#### INFORMATION GIVEN
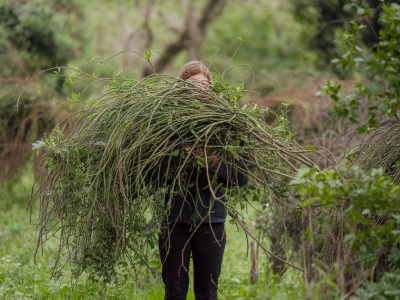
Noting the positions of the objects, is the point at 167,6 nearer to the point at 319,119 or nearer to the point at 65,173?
the point at 319,119

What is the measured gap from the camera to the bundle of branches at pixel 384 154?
6.88 feet

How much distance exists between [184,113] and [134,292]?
173 centimetres

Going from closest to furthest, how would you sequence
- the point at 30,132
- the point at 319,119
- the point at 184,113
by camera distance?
the point at 184,113
the point at 319,119
the point at 30,132

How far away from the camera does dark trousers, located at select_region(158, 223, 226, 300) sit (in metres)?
2.29

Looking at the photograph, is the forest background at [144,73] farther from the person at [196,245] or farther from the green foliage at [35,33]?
the person at [196,245]

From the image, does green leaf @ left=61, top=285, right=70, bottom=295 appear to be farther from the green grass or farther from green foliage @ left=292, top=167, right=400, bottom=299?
green foliage @ left=292, top=167, right=400, bottom=299

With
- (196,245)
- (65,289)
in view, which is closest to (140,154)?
(196,245)

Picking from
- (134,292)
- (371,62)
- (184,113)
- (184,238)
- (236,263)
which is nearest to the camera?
(371,62)

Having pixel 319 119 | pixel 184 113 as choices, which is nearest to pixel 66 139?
pixel 184 113

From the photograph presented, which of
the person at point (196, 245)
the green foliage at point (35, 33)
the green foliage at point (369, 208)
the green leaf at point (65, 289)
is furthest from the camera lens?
the green foliage at point (35, 33)

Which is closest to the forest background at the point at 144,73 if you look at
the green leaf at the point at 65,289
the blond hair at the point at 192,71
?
the green leaf at the point at 65,289

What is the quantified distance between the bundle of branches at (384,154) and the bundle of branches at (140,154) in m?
0.43

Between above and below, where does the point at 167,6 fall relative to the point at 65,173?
above

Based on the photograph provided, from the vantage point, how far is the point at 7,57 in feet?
22.2
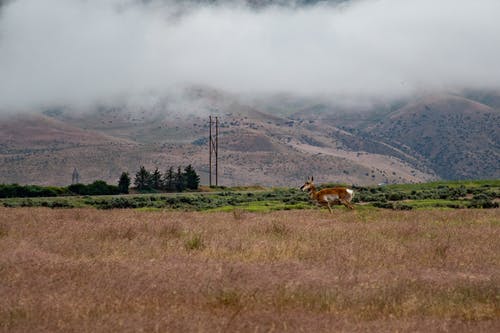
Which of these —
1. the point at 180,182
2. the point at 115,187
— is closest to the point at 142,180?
the point at 180,182

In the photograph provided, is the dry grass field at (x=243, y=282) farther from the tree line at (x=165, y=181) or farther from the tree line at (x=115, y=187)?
the tree line at (x=165, y=181)

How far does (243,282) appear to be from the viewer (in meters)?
10.3

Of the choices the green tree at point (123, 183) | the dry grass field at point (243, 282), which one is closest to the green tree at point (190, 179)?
the green tree at point (123, 183)

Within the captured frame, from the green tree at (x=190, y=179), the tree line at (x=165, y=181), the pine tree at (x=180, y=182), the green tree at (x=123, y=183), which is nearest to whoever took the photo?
the green tree at (x=123, y=183)

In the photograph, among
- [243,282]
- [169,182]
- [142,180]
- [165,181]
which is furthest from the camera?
[165,181]

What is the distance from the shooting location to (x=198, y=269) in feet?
36.5

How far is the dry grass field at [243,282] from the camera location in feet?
26.8

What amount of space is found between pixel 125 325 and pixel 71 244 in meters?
7.55

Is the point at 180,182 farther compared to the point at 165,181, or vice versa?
the point at 165,181

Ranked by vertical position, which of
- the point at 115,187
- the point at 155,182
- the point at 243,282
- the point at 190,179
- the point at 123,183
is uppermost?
the point at 190,179

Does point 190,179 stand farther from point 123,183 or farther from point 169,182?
point 123,183

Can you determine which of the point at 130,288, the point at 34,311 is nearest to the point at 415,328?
the point at 130,288

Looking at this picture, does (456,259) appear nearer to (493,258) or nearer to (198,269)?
(493,258)

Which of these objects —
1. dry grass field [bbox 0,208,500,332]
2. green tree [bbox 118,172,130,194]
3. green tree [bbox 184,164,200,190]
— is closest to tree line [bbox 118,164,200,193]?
green tree [bbox 184,164,200,190]
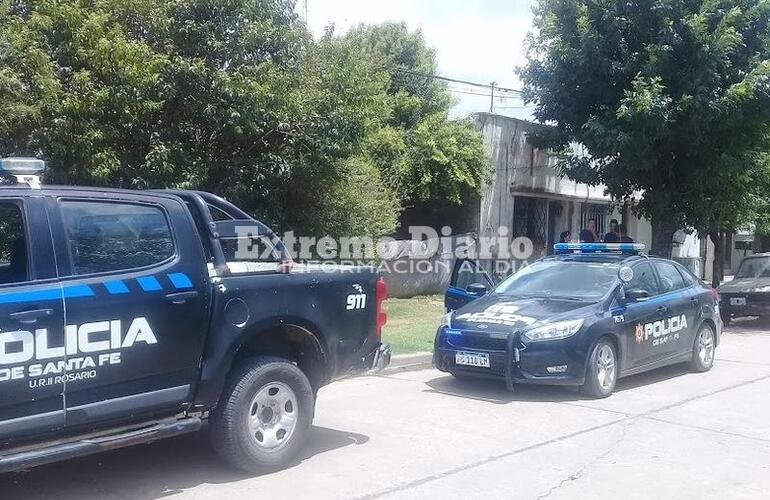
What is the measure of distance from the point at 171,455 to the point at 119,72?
18.4 ft

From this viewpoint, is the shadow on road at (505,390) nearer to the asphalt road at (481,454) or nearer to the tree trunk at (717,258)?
the asphalt road at (481,454)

#### EXERCISE DESCRIPTION
All of the lines above should be printed exactly, minus the pictures.

#### ANSWER TO THIS TASK
Noting the positions of the objects, is the point at 167,6 nearer to the point at 319,119 or nearer to the point at 65,173?
the point at 319,119

What is the measured gap from the camera to the bundle of branches at pixel 384 154?
6.88 feet

How much distance exists between [184,113] and [134,292]?
173 centimetres

Going from closest to furthest, how would you sequence
- the point at 30,132
- the point at 319,119
- the point at 184,113
by camera distance?
the point at 184,113
the point at 319,119
the point at 30,132

How far away from the camera does dark trousers, located at select_region(158, 223, 226, 300) sit (in metres)?
2.29

Looking at the photograph, is the forest background at [144,73] farther from the person at [196,245] or farther from the green foliage at [35,33]?
the person at [196,245]

From the image, does green leaf @ left=61, top=285, right=70, bottom=295 appear to be farther from the green grass or farther from green foliage @ left=292, top=167, right=400, bottom=299?
green foliage @ left=292, top=167, right=400, bottom=299

With
- (196,245)
- (65,289)
in view, which is closest to (140,154)?
(196,245)

Picking from
- (134,292)
- (371,62)
- (184,113)
- (184,238)
- (236,263)
which is nearest to the camera?
(371,62)

Having pixel 319 119 | pixel 184 113 as choices, which is nearest to pixel 66 139?
pixel 184 113

From the photograph presented, which of
the person at point (196, 245)
the green foliage at point (35, 33)
the green foliage at point (369, 208)
the green leaf at point (65, 289)
is furthest from the camera lens?
the green foliage at point (35, 33)

Which is closest to the forest background at the point at 144,73 if you look at
the green leaf at the point at 65,289
the blond hair at the point at 192,71
?
the green leaf at the point at 65,289

What is the quantified distance between the bundle of branches at (384,154) and the bundle of branches at (140,154) in m?
0.43

Between above and below, where does the point at 167,6 fall relative to the point at 65,173?
above

Based on the photograph provided, from the vantage point, how far is the point at 7,57 in feet?
22.2
Which of these —
1. the point at 180,182
2. the point at 115,187
— is closest to the point at 142,180?
the point at 180,182

In the photograph provided, is the dry grass field at (x=243, y=282) farther from the tree line at (x=165, y=181) or farther from the tree line at (x=115, y=187)?
the tree line at (x=165, y=181)

How far does (243,282) appear to be from the viewer (in meters)?
10.3

Of the choices the green tree at point (123, 183) | the dry grass field at point (243, 282), which one is closest to the green tree at point (190, 179)?
the green tree at point (123, 183)

Within the captured frame, from the green tree at (x=190, y=179), the tree line at (x=165, y=181), the pine tree at (x=180, y=182), the green tree at (x=123, y=183), which is nearest to whoever took the photo?
the green tree at (x=123, y=183)

In the photograph, among
- [243,282]
- [169,182]
- [142,180]
- [165,181]
which is furthest from the camera?
[165,181]

What is the distance from the shooting location to (x=198, y=269) in feet?
36.5

How far is the dry grass field at [243,282] from the camera location in feet?
26.8

What amount of space is found between pixel 125 325 and pixel 71 244 in meters?
7.55

Is the point at 180,182 farther compared to the point at 165,181, or vice versa?
the point at 165,181

Ranked by vertical position, which of
- the point at 115,187
- the point at 155,182
- the point at 243,282
- the point at 190,179
- the point at 123,183
is uppermost?
the point at 190,179

Does point 190,179 stand farther from point 123,183 or farther from point 169,182?
point 123,183

Can you determine which of the point at 130,288, the point at 34,311 is nearest to the point at 415,328?
the point at 130,288

Looking at this picture, does (456,259) appear nearer to (493,258) or nearer to (198,269)?
(493,258)

Which of these objects —
1. dry grass field [bbox 0,208,500,332]
2. green tree [bbox 118,172,130,194]
3. green tree [bbox 184,164,200,190]
— is closest to tree line [bbox 118,164,200,193]?
green tree [bbox 184,164,200,190]
What is the measure of distance from the point at 171,455 to the point at 119,72?
18.4 ft

From this viewpoint, is the shadow on road at (505,390) nearer to the asphalt road at (481,454) or nearer to the tree trunk at (717,258)?
the asphalt road at (481,454)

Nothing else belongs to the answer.